G. V.: La resistencia no es sólo intelectual; exige la puesta en práctica, el paso a la acción. Desde ese punto de vista, ¿no cree que la juventud actual es demasiado conformista?



S. H.: Resistir no supone simplemente reflexionar o describir. Es necesario emprender una acción. Ahora bien, a este respecto soy relativamente pesimista: las jóvenes generaciones manifiestan escasa resistencia en relación con lo que las escandaliza y contra lo cual deberían reaccionar.

Los jóvenes son tan capaces como yo de reconocer lo que hay de escandaloso en la injusticia económica y social, en la degradación del planeta, en la violencia no reprimida en Darfur, en Palestina, en algunas regiones de África y de Oriente Medio. Es normal que se reflexione sobre ello y que se hable al respecto... Pero ¿cómo conseguir que esta actitud desemboque en un compromiso práctico?

Con todo, a veces también se indignan: lo vimos con ocasión de las manifestaciones contra la reforma de la jubilación. Más allá de tal o cual reivindicación, hay una sensación generalizada de que a la juventud no se la escucha, y que no se siente satisfecha con la forma en que se la gobierna. Estoy preocupado por la distancia inconmensurable que existe entre las fuerzas políticas y la juventud francesa.



G. V.: A propósito del conflicto palestino-israelí, se expresó usted con firmeza en favor de los derechos de los palestinos y contra la política del gobierno de Israel. Se trata de un compromiso fuerte y decidido por su parte, pero no carente de riesgos: ¡incluso llegaron a perseguirlo por «incitación pública a la discriminación»!

De ahí la siguiente pregunta: tomar partido y comprometerse ¿supone necesariamente correr riesgos? ¿Debe uno en ocasiones renunciar a su libertad de expresión?



S. H.: ¡Jamás! La libertad de expresión es un derecho adquirido al que no se debe renunciar en ningún caso. Los riesgos que tal vez haya que correr constituyen la marca de un carácter firme.



G. V.: Cuando uno mira a su alrededor, constata que las razones para indignarse son numerosas y pueden concernir a gran parte de la población. Pensemos en las desigualdades salariales, en las deslocalizaciones industriales que reducen a los obreros a la nada, en la dificultad de los jóvenes para encontrar un primer empleo, incluso en el hecho de que los ejecutivos se sienten cada vez más desposeídos de su trabajo por el empobrecimiento del contenido del mismo, la cultura de la «presión», los métodos de gestión arriesgados y conflictivos, etcétera. De manera más general, ante la crisis actual, y ante las desigualdades que crecen por doquier en el mundo, ¿resulta posible, incluso deseable, una revolución?

-*-*-

Ejercicios:
1. Según la entrevista, ¿por qué motivo llegaron a perseguir a S. H.?
2. Prosigue la entrevista a partir de su última frase.
Las líneas que vienen a continuación son material aparte de la entrevista.

Conjunto de datos:
-*-*-

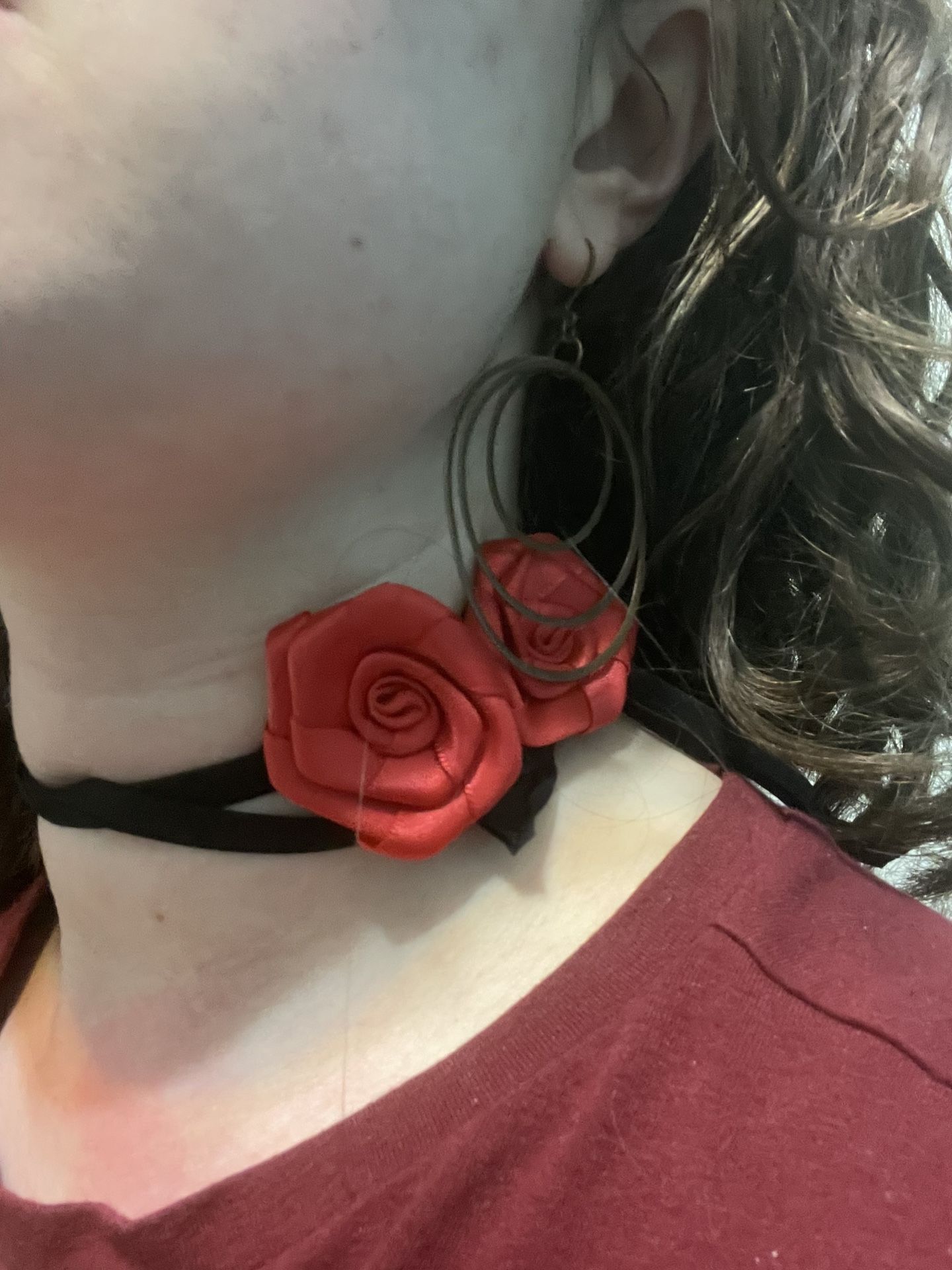 Reworked Rosette Choker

-*-*-

Respuestas:
1. Por «incitación pública a la discriminación».

2.
S. H.: Mi generación contrajo una verdadera alergia a la idea de revolución mundial. Un poco porque nacimos con ella. En mí, que nací en 1917, año de la Revolución rusa, constituye una característica de mi personalidad. Adquirí la certeza, tal vez injusta, de que no es por medio de acciones violentas, revolucionarias, que derriben las instituciones existentes, como se puede hacer progresar la historia.

Estoy convencido de que son posibles los progresos mediante la cooperación entre las fuerzas implicadas. Soy un partidario incondicional de la ONU. Considero que los dos grandes logros de mi generación fueron, por una parte, crear la Carta de las Naciones Unidas y a continuación la Declaración Universal de los Derechos Humanos y, por otra, pacificar Europa. Pero también la descolonización. Son conquistas a las que es preciso aferrarse. No hay que ponerlas en tela de juicio, aunque todavía no aporten la solución a problemas más graves.

Creo que las Naciones Unidas han realizado ciertos progresos. Es necesario reforzar esta organización, apoyarla, dotarla de mayor autoridad y mayores recursos, en vez de intentar desmantelarla para luego sustituirla. Con todo, un joven de veinticinco años puede plantearse esta pregunta: ¿Debemos continuar, construir más, o crear otra cosa por completo diferente?

En todas las sociedades existe una violencia latente que es capaz de expresarse sin reservas. La hemos conocido en las luchas de liberación colonial. Debemos tener conciencia de que las revueltas, obreras, por ejemplo, aún son posibles. Pero es poco probable que se produzcan habida cuenta de la forma en que la economía se ha desarrollado y globalizado. El modelo de Germinal está un tanto superado. En cambio, dado que los medios de la violencia se han acrecentado, hasta un pequeño grupo radicalizado puede hacer mucho daño. Por consiguiente, no hay que olvidar que la estabilidad de las democracias, pero también de las tiranías, es realmente frágil.

¿Qué impone esto como tarea a los miembros de las jóvenes generaciones? Tomarse en serio los valores en los que basan su confianza o desconfianza en quienes los gobiernan. Es el principio de la democracia, que permite influir sobre los que toman las decisiones.

Creo que la diferencia entre mi generación y la suya es que mi civismo era aún esencialmente nacional; me preocupaba del buen funcionamiento de Francia y de la supervivencia. En la actualidad, es probable que nos acerquemos a un civismo global, siquiera sea porque nos damos cuenta de que ningún Estado individual está en condiciones de hacer frente a los retos de que hablamos. Y que no basta con que cuente con el mejor gobierno posible; también se requiere que forme parte de un conjunto.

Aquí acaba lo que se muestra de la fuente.